Personal intelligent unterstützt
Auf der NRF in New York war kürzlich zu sehen, dass sehr viele Unternehmen die gleichen Ansätze auch intern benutzen. Walmart präsentierte schon auf der CES in Las Vegas die Mitarbeiter-App „Me@Walmart“, mit der Verkäufer:innen auf der Fläche nicht nur Aufgaben effizienter erledigen, sondern auch Mitarbeiteraktien einkaufen können. Auch bei Victoria´s Secret bspw. geht es zunächst darum, die Arbeit für die Mitarbeitenden in den Läden besser zu machen. Denkt man die Idee des persönlichen Einkaufsassistenten eine Stufe weiter, dann landet man fast unweigerlich bei zwei Unternehmen, die auf der Big Show der NRF für viel Aufmerksamkeit sorgten.

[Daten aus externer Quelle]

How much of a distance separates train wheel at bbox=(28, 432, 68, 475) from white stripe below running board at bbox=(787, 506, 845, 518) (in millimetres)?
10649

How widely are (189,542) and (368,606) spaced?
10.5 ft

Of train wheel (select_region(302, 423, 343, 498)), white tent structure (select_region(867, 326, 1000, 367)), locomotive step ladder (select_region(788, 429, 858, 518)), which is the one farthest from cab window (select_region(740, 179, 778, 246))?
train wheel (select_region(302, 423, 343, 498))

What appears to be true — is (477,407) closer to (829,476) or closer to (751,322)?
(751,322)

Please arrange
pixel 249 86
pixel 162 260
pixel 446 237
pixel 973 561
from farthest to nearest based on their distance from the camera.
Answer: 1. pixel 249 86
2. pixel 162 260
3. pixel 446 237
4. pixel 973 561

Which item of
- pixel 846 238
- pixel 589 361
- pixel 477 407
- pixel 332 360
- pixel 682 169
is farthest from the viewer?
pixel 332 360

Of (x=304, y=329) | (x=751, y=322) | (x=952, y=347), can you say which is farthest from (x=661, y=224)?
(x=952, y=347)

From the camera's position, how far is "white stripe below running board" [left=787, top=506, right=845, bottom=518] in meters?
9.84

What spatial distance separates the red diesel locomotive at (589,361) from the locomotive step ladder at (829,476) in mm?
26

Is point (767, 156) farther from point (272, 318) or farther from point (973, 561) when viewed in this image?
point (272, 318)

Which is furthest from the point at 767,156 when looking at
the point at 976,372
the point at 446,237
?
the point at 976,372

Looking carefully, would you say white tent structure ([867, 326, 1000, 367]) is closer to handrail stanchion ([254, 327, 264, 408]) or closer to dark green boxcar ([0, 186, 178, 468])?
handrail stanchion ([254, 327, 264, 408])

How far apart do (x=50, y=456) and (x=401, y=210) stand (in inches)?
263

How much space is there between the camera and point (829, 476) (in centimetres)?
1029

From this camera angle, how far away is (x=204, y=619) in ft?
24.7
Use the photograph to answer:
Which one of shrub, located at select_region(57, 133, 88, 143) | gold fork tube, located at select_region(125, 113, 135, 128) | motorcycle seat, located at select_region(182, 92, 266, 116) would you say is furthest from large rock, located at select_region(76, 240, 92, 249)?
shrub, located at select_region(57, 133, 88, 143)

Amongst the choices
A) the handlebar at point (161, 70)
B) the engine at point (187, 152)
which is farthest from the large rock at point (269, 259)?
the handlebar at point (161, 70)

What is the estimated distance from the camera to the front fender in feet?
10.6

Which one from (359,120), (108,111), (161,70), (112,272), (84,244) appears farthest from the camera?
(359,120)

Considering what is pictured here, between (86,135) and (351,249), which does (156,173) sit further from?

Das eine ist ARHT. Die Kanadier präsentierten unmittelbar am Eingang der Innovation Zone eine Art Telefonzelle, in der ein Mensch zu sehen war. Dabei handelte es sich um die holografische Darstellung eines Kamerasignals mit verblüffend realistischer Anzeige. Dank Kameras und Lautsprechern an der „Telefonzelle“ kann der Kunde oder die Kundin mit einer Beratungsperson sprechen, die weit entfernt im Call Center sitzt. Der Beratende sieht die Kund:innen, nimmt deren Umgebung war und kann ähnlich interagieren wie Personal vor Ort.
Bei „Sam“ bleibt man länger
Samsung wiederum sorgte vor einiger Zeit für Aufmerksamkeit, als mit dem Projekt „Neon“ ein Tool angekündigt wurde, mit dem sich jedes Unternehmen seinen eigenen Avatar bauen kann. Daraus wurde nichts. Nicht zuletzt, weil der KI-Boom die Qualitätsstandards für Dialogsysteme nach oben katapultierte. Nun gibt es bei Samsung einen Neustart. „Sam“ ist ein virtueller Einkaufsassistent, der wie der Personal Shopper die Fähigkeiten von generativer und Künstlicher Intelligenz kombiniert. In San Diego arbeitet „Sam“ beispielsweise als Weinberater bei der Supermarktkette Chevron. Das Samsung-Team sucht in Europa nach Partnern, die die Idee testen wollen. Das Unternehmen aus Korea hat starke Argumente: Seit Corona sind es die Menschen gewohnt, mit Bildschirmen zu sprechen.
„Tatsächlich haben wir beobachtet, dass die Menschen Sam lieber ins Gesicht schauen, und die Buttons, die wir am unteren Bildschirmrand einblenden, gar nicht wahrnehmen“, berichtet ein Samsung-Sprecher. In den Tests bei Chevron habe sich die Verweildauer der Kund:innen fast verdoppelt, wenn sie mit Sam interagieren. Aus Sicht des Handels könnte es eine interessante Idee sein, Retail Media und Avatar-Systeme zu kombinieren.
Schaut man sich die spektakulären, halb transparenten „Bildschirme“ von Standard Vision aus Kalifornien oder die Hologramm-Installationen von Samsung an, weckt das Begehrlichkeiten. Aber solche 3-D-Installationen kosten Fläche und Geld. Insofern könnte man darüber nachdenken, einen Service-Assistenten auf solch einem spektakulären System anzubieten und in der Zeit, in der dieser nicht benutzt wird, die 3-D-Displays mit spektakulärer, bezahlter Werbung zu bespielen.